[Opening DATA SUPPLIED section]
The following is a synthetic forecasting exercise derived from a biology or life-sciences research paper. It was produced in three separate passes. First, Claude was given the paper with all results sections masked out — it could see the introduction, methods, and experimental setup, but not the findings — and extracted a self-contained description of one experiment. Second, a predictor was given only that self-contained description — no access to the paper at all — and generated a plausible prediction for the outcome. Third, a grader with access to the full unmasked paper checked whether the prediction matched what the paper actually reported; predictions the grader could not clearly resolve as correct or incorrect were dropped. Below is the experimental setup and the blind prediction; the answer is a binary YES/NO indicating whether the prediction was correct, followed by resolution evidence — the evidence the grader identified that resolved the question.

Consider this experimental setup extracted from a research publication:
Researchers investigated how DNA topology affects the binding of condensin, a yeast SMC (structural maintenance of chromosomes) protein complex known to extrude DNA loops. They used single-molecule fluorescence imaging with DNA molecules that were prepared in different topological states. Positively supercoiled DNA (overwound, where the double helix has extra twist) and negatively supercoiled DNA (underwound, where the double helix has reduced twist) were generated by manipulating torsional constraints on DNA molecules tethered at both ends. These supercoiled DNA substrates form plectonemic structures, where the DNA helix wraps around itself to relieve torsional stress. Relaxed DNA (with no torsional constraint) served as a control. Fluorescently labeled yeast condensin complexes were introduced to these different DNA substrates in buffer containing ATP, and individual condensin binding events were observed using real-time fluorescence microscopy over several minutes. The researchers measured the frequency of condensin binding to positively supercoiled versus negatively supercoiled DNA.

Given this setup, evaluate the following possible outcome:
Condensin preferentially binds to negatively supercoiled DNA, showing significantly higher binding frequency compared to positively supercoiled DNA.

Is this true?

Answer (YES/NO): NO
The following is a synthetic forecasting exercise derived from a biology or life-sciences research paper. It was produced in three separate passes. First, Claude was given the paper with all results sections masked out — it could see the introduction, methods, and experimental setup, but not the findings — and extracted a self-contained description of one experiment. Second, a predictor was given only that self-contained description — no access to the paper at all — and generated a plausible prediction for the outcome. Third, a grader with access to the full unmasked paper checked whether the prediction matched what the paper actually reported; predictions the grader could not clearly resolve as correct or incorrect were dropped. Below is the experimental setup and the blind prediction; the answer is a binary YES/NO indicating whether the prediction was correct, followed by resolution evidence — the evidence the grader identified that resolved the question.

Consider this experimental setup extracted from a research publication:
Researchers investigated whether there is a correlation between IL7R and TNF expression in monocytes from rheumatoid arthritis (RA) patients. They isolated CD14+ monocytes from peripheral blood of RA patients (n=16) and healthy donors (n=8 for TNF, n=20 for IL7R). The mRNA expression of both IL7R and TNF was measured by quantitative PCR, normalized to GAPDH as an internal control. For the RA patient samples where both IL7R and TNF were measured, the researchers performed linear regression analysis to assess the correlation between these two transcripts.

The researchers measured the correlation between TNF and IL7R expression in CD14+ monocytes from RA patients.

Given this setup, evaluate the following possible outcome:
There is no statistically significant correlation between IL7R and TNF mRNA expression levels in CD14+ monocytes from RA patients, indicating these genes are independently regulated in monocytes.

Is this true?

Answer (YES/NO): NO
[Closing DATA SUPPLIED section]
EXERCISE. All the data above should be set down a second time, exactly.

THE COMPLETED TASK.
The following is a synthetic forecasting exercise derived from a biology or life-sciences research paper. It was produced in three separate passes. First, Claude was given the paper with all results sections masked out — it could see the introduction, methods, and experimental setup, but not the findings — and extracted a self-contained description of one experiment. Second, a predictor was given only that self-contained description — no access to the paper at all — and generated a plausible prediction for the outcome. Third, a grader with access to the full unmasked paper checked whether the prediction matched what the paper actually reported; predictions the grader could not clearly resolve as correct or incorrect were dropped. Below is the experimental setup and the blind prediction; the answer is a binary YES/NO indicating whether the prediction was correct, followed by resolution evidence — the evidence the grader identified that resolved the question.

Consider this experimental setup extracted from a research publication:
Researchers investigated how DNA topology affects the binding of condensin, a yeast SMC (structural maintenance of chromosomes) protein complex known to extrude DNA loops. They used single-molecule fluorescence imaging with DNA molecules that were prepared in different topological states. Positively supercoiled DNA (overwound, where the double helix has extra twist) and negatively supercoiled DNA (underwound, where the double helix has reduced twist) were generated by manipulating torsional constraints on DNA molecules tethered at both ends. These supercoiled DNA substrates form plectonemic structures, where the DNA helix wraps around itself to relieve torsional stress. Relaxed DNA (with no torsional constraint) served as a control. Fluorescently labeled yeast condensin complexes were introduced to these different DNA substrates in buffer containing ATP, and individual condensin binding events were observed using real-time fluorescence microscopy over several minutes. The researchers measured the frequency of condensin binding to positively supercoiled versus negatively supercoiled DNA.

Given this setup, evaluate the following possible outcome:
Condensin preferentially binds to negatively supercoiled DNA, showing significantly higher binding frequency compared to positively supercoiled DNA.

Is this true?

Answer (YES/NO): NO
The following is a synthetic forecasting exercise derived from a biology or life-sciences research paper. It was produced in three separate passes. First, Claude was given the paper with all results sections masked out — it could see the introduction, methods, and experimental setup, but not the findings — and extracted a self-contained description of one experiment. Second, a predictor was given only that self-contained description — no access to the paper at all — and generated a plausible prediction for the outcome. Third, a grader with access to the full unmasked paper checked whether the prediction matched what the paper actually reported; predictions the grader could not clearly resolve as correct or incorrect were dropped. Below is the experimental setup and the blind prediction; the answer is a binary YES/NO indicating whether the prediction was correct, followed by resolution evidence — the evidence the grader identified that resolved the question.

Consider this experimental setup extracted from a research publication:
Researchers investigated whether there is a correlation between IL7R and TNF expression in monocytes from rheumatoid arthritis (RA) patients. They isolated CD14+ monocytes from peripheral blood of RA patients (n=16) and healthy donors (n=8 for TNF, n=20 for IL7R). The mRNA expression of both IL7R and TNF was measured by quantitative PCR, normalized to GAPDH as an internal control. For the RA patient samples where both IL7R and TNF were measured, the researchers performed linear regression analysis to assess the correlation between these two transcripts.

The researchers measured the correlation between TNF and IL7R expression in CD14+ monocytes from RA patients.

Given this setup, evaluate the following possible outcome:
There is no statistically significant correlation between IL7R and TNF mRNA expression levels in CD14+ monocytes from RA patients, indicating these genes are independently regulated in monocytes.

Is this true?

Answer (YES/NO): NO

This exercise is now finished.